Eyedrop for AMD?
Written by: Susanne Medeiros
May. 30, 2017
Imagine being treated for age-related macular degeneration (AMD) with an eyedrop instead of an injection directly to your eye.
A study published this month shows that it may be possible. Scientists at the University of Birmingham have developed a new type of eyedrop capable of delivering wet AMD treatment to the back of the eye where the disease damages the retina, causing blindness.
This development could potentially revolutionize treatment for AMD, a leading cause of blindness worldwide.

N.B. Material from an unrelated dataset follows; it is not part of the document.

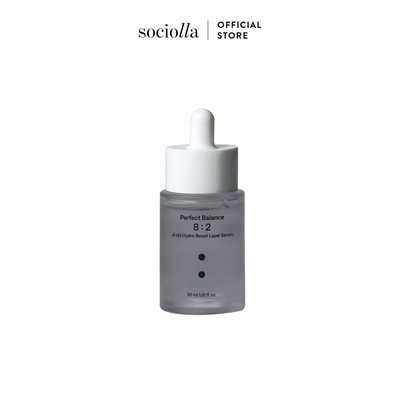 Tinh Chất Dưỡng Ẩm Phục Hồi B : Lab Ji-chi Hydro Boost Layer Serum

"This is exciting for both patients and practitioners,” said Dr. Jayanth Sridhar, assistant professor of clinical ophthalmology at the Bascom Palmer Eye Institute. “But this was a preliminary study in animal eyes only. Further research must be undertaken in human subjects first to establish safety, and then to establish effectiveness. Still, this study offers at least a glimmer of hope that in the coming years we may see a topical drop option emerge to supplement or replace injections."
Wet AMD is currently treated with medications called anti-VEGF drugs. An ophthalmologist – a physician who specializes in medical and surgical eye care – delivers it to the eye through a thin needle. Regular treatment allows most patients to keep their vision.
Problem is, patients need injections as frequently as every month, making treatment time-consuming and expensive for patients and the health care system. Treatment also carries a risk of complications, such as infection and retinal detachment. A less invasive alternative would be welcomed by both patients and physicians.
Typical eyedrops deliver treatment only to the eye’s surface. This new eyedrop uses a cell-penetrating peptide to deliver the drug through the many tissue barriers between the eye’s surface and the back of the eye – within minutes.
Researchers treated mice with the anti-VEGF eyedrop twice a day, and found that it was as effective as a single injection of anti-VEGF treatment.
“Obviously, we need more work to evaluate its safety and efficacy in humans before we get to the point that we can use it as a routine treatment,” said Dr. Kasra Rezaei, an assistant professor of surgical and medical retina at the University of Washington in Seattle. “But this was a very interesting paper.”